In an effort to reassure myself, I tried reciting the Biblical definition of love. You know the passage, the wedding standard: I Corinthians 13. Used at so many marriage ceremonies, it’s almost tiresome. Almost. Except the tug on my heart reminds me, it’s there by design. When love begins, when love is hard, when love is bored, and even when love just feels unlovable.

Love never gives up.
Love cares more for others than for self.
Love doesn’t want what it doesn’t have.
Love doesn’t strut,
Doesn’t have a swelled head,
Doesn’t force itself on others,
Isn’t always “me first,”
Doesn’t fly off the handle,
Doesn’t keep score of the sins of others,
Doesn’t revel when others grovel,
Takes pleasure in the flowering of truth,
Puts up with anything,
Trusts God always,
Always looks for the best,
Never looks back,
But keeps going to the end.
I Corinthians 13:4-7 (The Message)

Sure enough, I failed in every way possible today. I was selfish and ready to quit. I lost my patience, more than once. I pouted and let everyone in my path know what I wanted. Despite my husband’s loving kindness, I snapped whenever he spoke to me. My daughter struggled to find her mother’s smile. I convinced her to help me clean the house for her father’s Valentines surprise; in truth, it was for my own peace. I grumpily prepared our traditional dinner of pancakes and berries, all the while grumbling and barking orders. The worst part was, I knew how unloving I was and didn’t have the guts to snap out of it. Who and why would someone love a grouch like me?
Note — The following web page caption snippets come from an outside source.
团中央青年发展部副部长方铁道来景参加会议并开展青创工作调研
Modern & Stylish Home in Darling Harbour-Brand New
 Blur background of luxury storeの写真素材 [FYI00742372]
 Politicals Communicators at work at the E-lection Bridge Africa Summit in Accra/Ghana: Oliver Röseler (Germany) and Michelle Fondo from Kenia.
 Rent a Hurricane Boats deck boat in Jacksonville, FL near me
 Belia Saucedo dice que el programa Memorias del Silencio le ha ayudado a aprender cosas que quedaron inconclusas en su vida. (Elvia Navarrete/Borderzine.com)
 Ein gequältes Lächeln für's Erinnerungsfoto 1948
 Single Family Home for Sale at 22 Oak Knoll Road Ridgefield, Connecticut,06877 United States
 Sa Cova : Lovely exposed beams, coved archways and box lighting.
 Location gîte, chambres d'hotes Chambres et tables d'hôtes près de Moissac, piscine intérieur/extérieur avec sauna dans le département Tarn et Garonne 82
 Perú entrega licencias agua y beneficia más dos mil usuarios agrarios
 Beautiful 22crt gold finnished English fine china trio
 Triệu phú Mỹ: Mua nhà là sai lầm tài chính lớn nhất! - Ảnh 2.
There is One who loves me when I am unloving, unkind, ill-tempered, and impatient. One who loves me when I make myself unlovable and when I don’t show love. One who gives me grace upon grace until I am drawn in, once again, by His enduring, steadfast love. God, who gave us flowers and chocolates, who created our hearts to crave love, and who showed us the ultimate example of sacrificial love, loves me despite my flaws. My heart of stone crumbles and is made tender, open to all the joy of love in Christ.

We love because he first loved us.
1 John 4:19

Hey Grumpy, this one’s for you. Boy, did I need it today!

I’ll give you a new heart, put a new spirit in you. I’ll remove the stone heart from your body and replace it with a heart that’s God-willed, not self-willed.
Ezekiel 36:26

And this? This is what it’s all about. Such grace, such acceptance, such love.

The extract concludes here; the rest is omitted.